» JOB: Write everything from the line containing "If we compare" down to the end of the material as a JSON list of strings, one string per line, omitting blank lines.

» DATA TO USE:
· · · ·
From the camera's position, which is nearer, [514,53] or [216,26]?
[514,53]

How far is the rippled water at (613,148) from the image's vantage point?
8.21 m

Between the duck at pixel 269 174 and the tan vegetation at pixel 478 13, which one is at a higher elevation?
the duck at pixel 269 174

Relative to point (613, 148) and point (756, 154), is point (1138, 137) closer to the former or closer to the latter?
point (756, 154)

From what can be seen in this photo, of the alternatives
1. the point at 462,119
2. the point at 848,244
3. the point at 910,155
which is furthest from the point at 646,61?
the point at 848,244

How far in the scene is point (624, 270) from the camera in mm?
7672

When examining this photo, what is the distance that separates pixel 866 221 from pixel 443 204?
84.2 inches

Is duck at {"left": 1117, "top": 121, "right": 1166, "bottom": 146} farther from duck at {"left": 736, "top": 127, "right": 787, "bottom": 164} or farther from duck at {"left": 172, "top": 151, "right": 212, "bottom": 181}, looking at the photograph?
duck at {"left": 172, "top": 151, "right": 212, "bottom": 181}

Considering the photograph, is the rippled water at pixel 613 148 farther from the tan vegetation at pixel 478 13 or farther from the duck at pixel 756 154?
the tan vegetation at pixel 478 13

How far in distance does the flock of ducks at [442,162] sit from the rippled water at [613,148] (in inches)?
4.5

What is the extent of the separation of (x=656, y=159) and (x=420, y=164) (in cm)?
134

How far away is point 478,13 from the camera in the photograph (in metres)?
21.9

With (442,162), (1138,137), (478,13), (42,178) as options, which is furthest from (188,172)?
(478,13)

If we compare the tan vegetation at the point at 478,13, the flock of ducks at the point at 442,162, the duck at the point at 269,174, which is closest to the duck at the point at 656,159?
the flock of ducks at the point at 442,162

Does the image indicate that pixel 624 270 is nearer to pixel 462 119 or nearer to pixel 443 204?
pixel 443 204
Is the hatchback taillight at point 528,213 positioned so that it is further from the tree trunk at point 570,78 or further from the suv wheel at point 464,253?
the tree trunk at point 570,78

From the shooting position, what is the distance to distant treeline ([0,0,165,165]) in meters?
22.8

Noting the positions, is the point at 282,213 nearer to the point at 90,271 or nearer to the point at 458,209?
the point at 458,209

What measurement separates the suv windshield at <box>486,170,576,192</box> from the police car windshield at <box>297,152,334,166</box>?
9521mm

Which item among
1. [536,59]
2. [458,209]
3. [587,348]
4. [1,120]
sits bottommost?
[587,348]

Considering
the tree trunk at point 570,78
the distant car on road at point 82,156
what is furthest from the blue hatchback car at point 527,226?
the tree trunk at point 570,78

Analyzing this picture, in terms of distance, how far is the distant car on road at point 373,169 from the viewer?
· · · ·
» RESPONSE FOR THIS EXERCISE:
[
  "If we compare the tan vegetation at the point at 478,13, the flock of ducks at the point at 442,162, the duck at the point at 269,174, which is closest to the duck at the point at 656,159?",
  "the flock of ducks at the point at 442,162",
  "Does the image indicate that pixel 624 270 is nearer to pixel 462 119 or nearer to pixel 443 204?",
  "pixel 443 204",
  "Is the hatchback taillight at point 528,213 positioned so that it is further from the tree trunk at point 570,78 or further from the suv wheel at point 464,253?",
  "the tree trunk at point 570,78",
  "From the shooting position, what is the distance to distant treeline ([0,0,165,165]) in meters?",
  "22.8",
  "Noting the positions, is the point at 282,213 nearer to the point at 90,271 or nearer to the point at 458,209?",
  "the point at 458,209",
  "What measurement separates the suv windshield at <box>486,170,576,192</box> from the police car windshield at <box>297,152,334,166</box>?",
  "9521mm",
  "Which item among",
  "1. [536,59]",
  "2. [458,209]",
  "3. [587,348]",
  "4. [1,120]",
  "sits bottommost?",
  "[587,348]",
  "Considering",
  "the tree trunk at point 570,78",
  "the distant car on road at point 82,156",
  "what is furthest from the blue hatchback car at point 527,226?",
  "the tree trunk at point 570,78",
  "Analyzing this picture, in terms of distance, how far is the distant car on road at point 373,169 from the viewer?"
]